Huawei CloudMatrix AI performance has achieved what the company claims is a significant milestone, with internal testing showing its new data centre architecture outperforming Nvidia’s H800 graphics processing units in running DeepSeek’s advanced R1 artificial intelligence model, according to a comprehensivetechnical paperreleased this week by Huawei researchers.
The research, conducted by Huawei Technologies in collaboration with Chinese AI infrastructure startup SiliconFlow, provides what appears to be the first detailed public disclosure of performance metrics for CloudMatrix384.
However, it’s important to note that the benchmarks were conducted by Huawei on its systems, raising questions about independent verification of the claimed performance advantages over established industry standards.
The paper describes CloudMatrix384 as a “next-generation AI datacentre architecture that embodies Huawei’s vision for reshaping the foundation of AI infrastructure.” While the technical achievements outlined appear impressive, the lack of third-party validation means results should be viewed in the context of Huawei’s continuing efforts to demonstrate technological competitiveness outside of US sanctions.
The CloudMatrix384 architecture
CloudMatrix384 integrates 384 Ascend 910C NPUs and 192 Kunpeng CPUs in a supernode, connected by an ultra-high-bandwidth, low-latency Unified Bus (UB).
Unlike traditional hierarchical designs, a peer-to-peer architecture enables what Huawei calls “direct all-to-all communication,” allowing compute, memory, and network resources to be pooled dynamically and scaled independently.
The system’s design addresses notable challenges in creating modern AI infrastructure, particularly for mixture-of-experts (MoE) architectures and distributed key-value cache access, considered essential for large language model operations.
Performance claims: The numbers in context
The Huawei CloudMatrix AI performance results, while conducted internally, present impressive metrics on the system’s capabilities.

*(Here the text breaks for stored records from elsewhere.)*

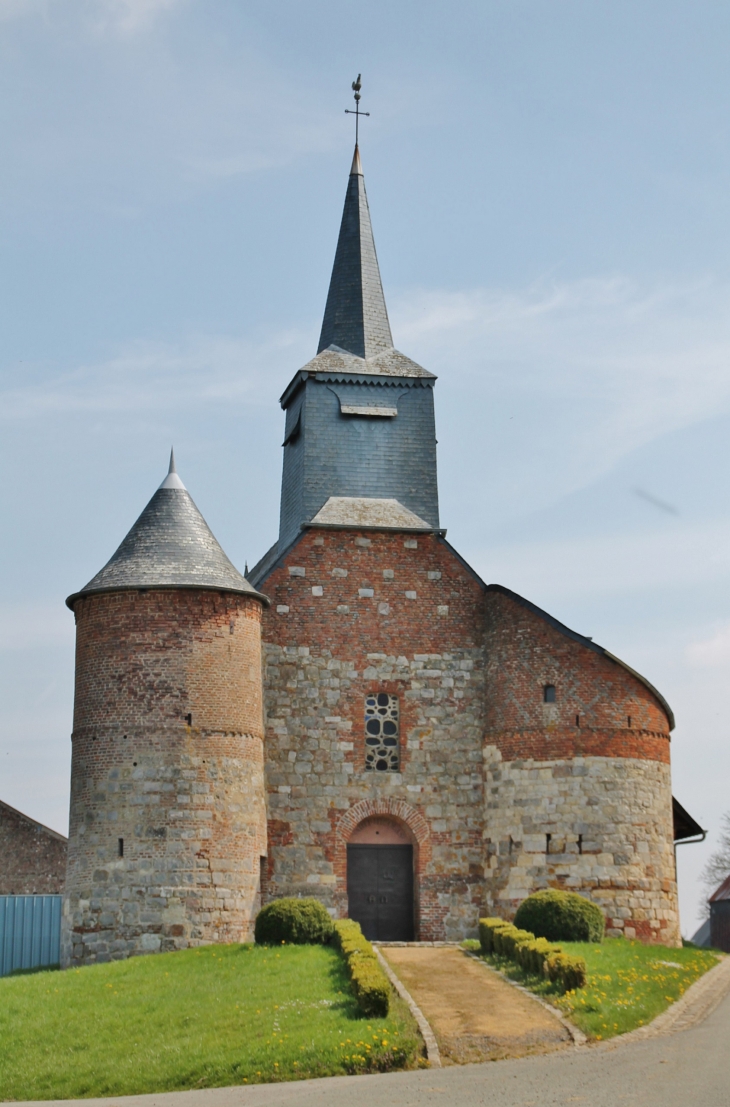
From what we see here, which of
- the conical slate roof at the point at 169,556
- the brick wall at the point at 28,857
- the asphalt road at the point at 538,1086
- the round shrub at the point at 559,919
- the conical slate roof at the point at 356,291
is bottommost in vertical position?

To understand the numbers, it’s helpful to think of AI processing like a conversation: the “prefill” phase is when an AI reads and ‘understands’ a question, while the “decode” phase is when it generates its response, word by word.

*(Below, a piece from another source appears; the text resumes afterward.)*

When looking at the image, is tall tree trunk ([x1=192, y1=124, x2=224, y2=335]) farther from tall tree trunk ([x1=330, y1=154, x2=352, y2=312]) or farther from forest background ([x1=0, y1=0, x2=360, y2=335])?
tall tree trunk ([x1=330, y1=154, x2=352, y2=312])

According to the company’s testing, CloudMatrix-Infer achieves a prefill throughput of 6,688 tokens per second per processing unit, and 1,943 tokens per second when generating a response.
Think of tokens as individual pieces of text – roughly equivalent to words or parts of words that the AI processes. For context, this means the system can process thousands of words per second on each chip.

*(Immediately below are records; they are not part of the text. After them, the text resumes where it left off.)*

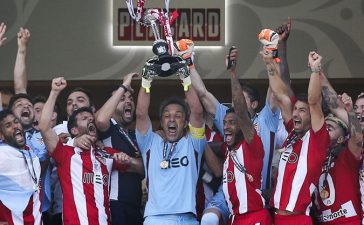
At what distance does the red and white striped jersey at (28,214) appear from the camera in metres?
7.01

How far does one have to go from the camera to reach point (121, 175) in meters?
7.45

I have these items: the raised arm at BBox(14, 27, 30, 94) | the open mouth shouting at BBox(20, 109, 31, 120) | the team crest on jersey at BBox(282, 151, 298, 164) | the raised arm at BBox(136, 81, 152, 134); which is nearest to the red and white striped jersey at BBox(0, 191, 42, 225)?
the open mouth shouting at BBox(20, 109, 31, 120)

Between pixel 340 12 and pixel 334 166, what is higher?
pixel 340 12

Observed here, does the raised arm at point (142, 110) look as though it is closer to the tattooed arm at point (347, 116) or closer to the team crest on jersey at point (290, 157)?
the team crest on jersey at point (290, 157)

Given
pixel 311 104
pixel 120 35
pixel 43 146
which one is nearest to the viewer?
pixel 311 104

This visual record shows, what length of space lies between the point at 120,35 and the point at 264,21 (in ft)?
6.20

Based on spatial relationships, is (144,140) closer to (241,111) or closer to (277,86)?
(241,111)

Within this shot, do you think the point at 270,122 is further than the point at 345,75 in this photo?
No

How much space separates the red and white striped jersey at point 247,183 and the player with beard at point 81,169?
3.07 ft

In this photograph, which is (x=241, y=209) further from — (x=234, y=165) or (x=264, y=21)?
(x=264, y=21)

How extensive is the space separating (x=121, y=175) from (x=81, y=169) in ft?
1.39

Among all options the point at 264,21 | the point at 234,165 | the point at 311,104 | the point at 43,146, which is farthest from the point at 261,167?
the point at 264,21

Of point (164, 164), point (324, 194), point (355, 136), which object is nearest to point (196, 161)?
point (164, 164)

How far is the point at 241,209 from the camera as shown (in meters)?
6.96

The “TPOT” measurement (time-per-output-token) of under 50 milliseconds means the system generates each word in its response in less than a twentieth of a second – creating remarkably fast response times.
More significantly, Huawei’s results correspond to what it claims are superior efficiency ratings compared with competing systems. The company measures this through “compute efficiency” – essentially, how much useful work each chip accomplishes relative to its theoretical maximum processing power.
Huawei claims its system achieves 4.45 tokens per second per TFLOPS for reading questions and 1.29 tokens per second per TFLOPS for generating answers. In perspective, TFLOPS (trillion floating-point operations per second) measures raw computational power – akin to the horsepower rating of a car.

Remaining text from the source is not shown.